Ortaçağ Ne Değildir?
Umberto ECO Ortaçağ adlı tarih kitabına 395 (Theodosius’un ölümü ve imparatorluk birliğinin sonu) ile başlar ve kitabın en sonunda 1489(De Prez papalık şapelinin hizmetine girer) tarihi ile biten kavramsal haritalarla bitirir. Bu süreçte Ortaçağa dair tüm konuları tarih, felsefe, bilim ve teknik, görsel sanatlar, edebiyat ve tiyatro, müzik gibi konularla sınıflandırır ve her birine ayrı bir başlık açarak detaylandırır. Ancak bu konuları işlerken size Ortaçağ’ın hiç de hepimiz de oluşturulduğu gibi basit bir şekilde “karanlık çağ” olarak geçiştirilemeyeceğini gösterir. İşte giriş kısmında bahsettiği gibi Ortaçağ ne değildir?
1. Ortaçağ bir yüzyıl değildir.
Ortaçağ 1016 yıllık bir sürece tekabül etmektedir ve aslında tarihsel sürecine baktığımızda birikimleriyle hiç de azımsanmayacak ve karanlık çağ olarak geçiştirilemeyecek bir dönemdir.
2. Ortaçağ sadece Avrupa uygarlığına özgü bir dönem değildir.
Aynı yüzyıl içerisinde çok büyük bir Arap uygarlığının gelişimi ve Avrupa’da canlı bir Yahudi kültürünün gelişiminden de bahsedebiliriz.
3. Ortaçağ yüzyılları karanlık çağlar değildir.
Eco 1000 yılından önceki yılların oldukça karanlık olduğundan ve yokluk, açlık yılları olduğundan şüphe etmez. Ancak 1000 yılından sonra gerçekleşen teknik yenilikleri “ilk endüstri devrimi” olarak adlandırır.
4. Ortaçağın hayata bakışı sadece iç karartıcı bir bakış değildi.
Burada Umbert Eco şu açıklamayı yapmaktadır
“Ortaçağ insanlarının karanlık mekanlarda, ormanlarda, şato salonlarında, sadece şömine ışığıyla aydınlanan küçük odalarda yaşadığına şüphe yoktur. Ancak bir uygarlık hakkında hüküm verirken sadece ne olduğuna değil, ne şekilde temsil edildiğine de bakılmalıdır.”
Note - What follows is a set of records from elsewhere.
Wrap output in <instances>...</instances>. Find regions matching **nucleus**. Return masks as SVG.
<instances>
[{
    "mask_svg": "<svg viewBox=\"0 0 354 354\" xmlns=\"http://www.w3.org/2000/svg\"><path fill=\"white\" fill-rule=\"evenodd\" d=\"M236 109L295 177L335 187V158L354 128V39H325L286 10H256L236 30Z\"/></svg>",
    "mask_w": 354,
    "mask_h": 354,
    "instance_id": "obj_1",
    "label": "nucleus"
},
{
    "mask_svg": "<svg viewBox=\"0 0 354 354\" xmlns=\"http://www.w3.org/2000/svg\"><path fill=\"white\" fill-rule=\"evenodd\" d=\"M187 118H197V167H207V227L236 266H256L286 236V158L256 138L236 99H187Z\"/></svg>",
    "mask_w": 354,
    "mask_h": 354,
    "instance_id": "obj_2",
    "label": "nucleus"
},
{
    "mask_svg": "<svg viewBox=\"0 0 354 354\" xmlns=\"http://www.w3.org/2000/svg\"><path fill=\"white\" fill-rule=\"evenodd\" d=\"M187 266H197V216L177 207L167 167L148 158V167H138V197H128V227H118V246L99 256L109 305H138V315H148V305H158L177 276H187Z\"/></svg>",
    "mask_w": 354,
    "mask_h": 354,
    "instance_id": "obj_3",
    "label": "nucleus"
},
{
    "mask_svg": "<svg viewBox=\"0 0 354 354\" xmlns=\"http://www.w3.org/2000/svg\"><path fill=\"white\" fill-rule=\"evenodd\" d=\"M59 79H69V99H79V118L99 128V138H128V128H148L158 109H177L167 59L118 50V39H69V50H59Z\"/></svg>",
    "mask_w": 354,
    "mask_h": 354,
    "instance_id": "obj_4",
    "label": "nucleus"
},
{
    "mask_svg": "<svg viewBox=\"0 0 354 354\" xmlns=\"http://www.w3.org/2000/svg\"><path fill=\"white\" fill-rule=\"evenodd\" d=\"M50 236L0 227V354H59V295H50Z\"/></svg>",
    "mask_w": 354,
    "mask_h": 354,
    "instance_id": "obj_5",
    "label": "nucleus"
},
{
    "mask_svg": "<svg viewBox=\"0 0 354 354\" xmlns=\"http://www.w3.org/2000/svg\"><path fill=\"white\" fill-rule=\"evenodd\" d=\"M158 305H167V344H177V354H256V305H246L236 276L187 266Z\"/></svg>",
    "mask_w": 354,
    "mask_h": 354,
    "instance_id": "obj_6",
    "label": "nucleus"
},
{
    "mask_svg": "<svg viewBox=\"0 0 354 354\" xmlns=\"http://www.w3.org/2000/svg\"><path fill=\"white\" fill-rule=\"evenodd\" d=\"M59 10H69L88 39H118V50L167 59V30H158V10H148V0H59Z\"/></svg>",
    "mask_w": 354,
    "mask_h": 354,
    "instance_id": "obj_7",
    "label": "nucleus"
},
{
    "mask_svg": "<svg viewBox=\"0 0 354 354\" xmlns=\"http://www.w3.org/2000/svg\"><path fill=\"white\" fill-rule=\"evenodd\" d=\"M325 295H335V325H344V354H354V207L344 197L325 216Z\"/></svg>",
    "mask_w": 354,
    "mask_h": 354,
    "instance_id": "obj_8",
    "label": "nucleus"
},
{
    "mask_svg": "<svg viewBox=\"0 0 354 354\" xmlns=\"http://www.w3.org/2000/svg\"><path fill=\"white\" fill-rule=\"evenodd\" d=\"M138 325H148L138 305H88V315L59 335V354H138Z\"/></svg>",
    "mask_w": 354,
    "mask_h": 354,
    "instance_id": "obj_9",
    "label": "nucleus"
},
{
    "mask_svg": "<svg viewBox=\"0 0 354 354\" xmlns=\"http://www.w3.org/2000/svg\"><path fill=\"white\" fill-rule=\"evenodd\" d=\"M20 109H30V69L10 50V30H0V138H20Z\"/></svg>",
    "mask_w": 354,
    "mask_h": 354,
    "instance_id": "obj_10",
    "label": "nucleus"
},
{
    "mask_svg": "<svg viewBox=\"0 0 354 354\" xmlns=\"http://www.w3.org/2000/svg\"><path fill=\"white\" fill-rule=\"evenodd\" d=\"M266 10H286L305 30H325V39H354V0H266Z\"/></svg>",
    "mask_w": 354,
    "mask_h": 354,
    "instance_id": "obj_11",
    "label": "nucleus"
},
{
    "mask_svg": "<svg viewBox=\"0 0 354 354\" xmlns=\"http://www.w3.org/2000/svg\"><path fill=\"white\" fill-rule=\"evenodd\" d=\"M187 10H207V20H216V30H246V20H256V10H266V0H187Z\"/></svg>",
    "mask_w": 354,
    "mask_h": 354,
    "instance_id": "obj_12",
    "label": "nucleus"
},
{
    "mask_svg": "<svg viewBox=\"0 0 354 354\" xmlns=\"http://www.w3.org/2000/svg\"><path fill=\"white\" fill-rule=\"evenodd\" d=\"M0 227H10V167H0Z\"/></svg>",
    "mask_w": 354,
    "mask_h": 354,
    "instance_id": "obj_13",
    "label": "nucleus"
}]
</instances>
Burada aslında Ortaçağ döneminde insanların ışığa karşı bakışının mistik bir değer olarak incelenmesi gerektiğinden bahsetmekte ve güzellik anlayışının şıkla ve renkle ilişkisini göstermek istemektedir.
5. Ortaçağ Disneyland’daki gibi kuleli şatoların çağı değildir.
6. Ortaçağ antikçağın bilimini reddetmedi.
7. Ortaçağ kimsenin kendi köyünün dışına çıkmayı cesaret edemediği bir dönem değildi.
Eco bu dönemde özellikle Marco Polo gibi düşünürlerin seyahatlerinden, denizcilerden ve kutsal yerlere yapılan hac ziyaretlerinden bahsetmektedir.
8. Ortaçağ sadece mistiklerin ve katılık yanlılarının dönemi değildi.
9. Ortaçağ daima kadın düşmanı değildi.
Kadın düşmanlığına dair nefretin hatta kendilerini bile hadım ettiren Kilise Babalarının söylemleri Ortaçağa ait bu algının temelini oluşturmaktadır. Ancak Ortaçağ bir bakıma kadının yüceltildiği de bir dönemdir. Dante’nin Beatrice’yi ilahileştirmesini de buna örnek gösterilebilir.
10. Ortaçağ insanların yakıldığı ateşlerle aydınlanan tek çağ olmamıştır.
11. Ortaçağ sadece ortodoksluğun egemen olduğu bir dönem olmamıştır.
Umberto Eco aslında Ortaçağ ne değildir kısmında bahsettiği dönemsel açıklamalar Ortaçağa farklı bir bakış açısıyla bakmamızı sağlıyor. Oldukça uzun bir araştırma kitabı olan Ortaçağ daha sonra Ortaçağdan bize kalanlar, Ortaçağ hangi açılardan zamanımızdan farklıydı gibi muhteşem analizleriyle başlangıçtan itibaren kendisini okutturan ve kitaplığınızın başköşesini hak eden bir kitap.